▶ Problem
Set it all down exactly, every record and every line.

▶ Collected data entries
------------------------------

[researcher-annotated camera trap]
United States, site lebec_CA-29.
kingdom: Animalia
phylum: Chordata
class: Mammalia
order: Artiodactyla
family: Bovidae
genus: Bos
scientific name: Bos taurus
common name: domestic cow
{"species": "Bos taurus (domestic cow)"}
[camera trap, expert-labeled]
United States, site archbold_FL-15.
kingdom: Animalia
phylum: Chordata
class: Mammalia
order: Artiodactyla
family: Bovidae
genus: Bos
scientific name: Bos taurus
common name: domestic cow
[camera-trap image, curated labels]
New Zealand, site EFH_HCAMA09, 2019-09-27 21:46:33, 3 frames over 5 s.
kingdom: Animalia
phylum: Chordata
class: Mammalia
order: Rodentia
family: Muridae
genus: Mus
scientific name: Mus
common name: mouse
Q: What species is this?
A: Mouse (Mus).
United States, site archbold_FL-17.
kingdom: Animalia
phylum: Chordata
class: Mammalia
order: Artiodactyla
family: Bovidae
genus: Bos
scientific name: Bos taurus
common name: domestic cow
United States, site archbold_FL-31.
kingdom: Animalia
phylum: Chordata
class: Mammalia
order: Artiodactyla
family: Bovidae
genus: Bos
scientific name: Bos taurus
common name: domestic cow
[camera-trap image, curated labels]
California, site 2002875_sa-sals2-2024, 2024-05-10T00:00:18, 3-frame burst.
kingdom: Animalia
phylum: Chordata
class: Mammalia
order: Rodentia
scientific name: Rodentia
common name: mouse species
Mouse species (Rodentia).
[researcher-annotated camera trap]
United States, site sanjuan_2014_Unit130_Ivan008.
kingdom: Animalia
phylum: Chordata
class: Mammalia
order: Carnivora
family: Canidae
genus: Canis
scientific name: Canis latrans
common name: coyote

------------------------------

▶ Answer
[researcher-annotated camera trap]
United States, site lebec_CA-29.
kingdom: Animalia
phylum: Chordata
class: Mammalia
order: Artiodactyla
family: Bovidae
genus: Bos
scientific name: Bos taurus
common name: domestic cow
{"species": "Bos taurus (domestic cow)"}
[camera trap, expert-labeled]
United States, site archbold_FL-15.
kingdom: Animalia
phylum: Chordata
class: Mammalia
order: Artiodactyla
family: Bovidae
genus: Bos
scientific name: Bos taurus
common name: domestic cow
[camera-trap image, curated labels]
New Zealand, site EFH_HCAMA09, 2019-09-27 21:46:33, 3 frames over 5 s.
kingdom: Animalia
phylum: Chordata
class: Mammalia
order: Rodentia
family: Muridae
genus: Mus
scientific name: Mus
common name: mouse
Q: What species is this?
A: Mouse (Mus).
United States, site archbold_FL-17.
kingdom: Animalia
phylum: Chordata
class: Mammalia
order: Artiodactyla
family: Bovidae
genus: Bos
scientific name: Bos taurus
common name: domestic cow
United States, site archbold_FL-31.
kingdom: Animalia
phylum: Chordata
class: Mammalia
order: Artiodactyla
family: Bovidae
genus: Bos
scientific name: Bos taurus
common name: domestic cow
[camera-trap image, curated labels]
California, site 2002875_sa-sals2-2024, 2024-05-10T00:00:18, 3-frame burst.
kingdom: Animalia
phylum: Chordata
class: Mammalia
order: Rodentia
scientific name: Rodentia
common name: mouse species
Mouse species (Rodentia).
[researcher-annotated camera trap]
United States, site sanjuan_2014_Unit130_Ivan008.
kingdom: Animalia
phylum: Chordata
class: Mammalia
order: Carnivora
family: Canidae
genus: Canis
scientific name: Canis latrans
common name: coyote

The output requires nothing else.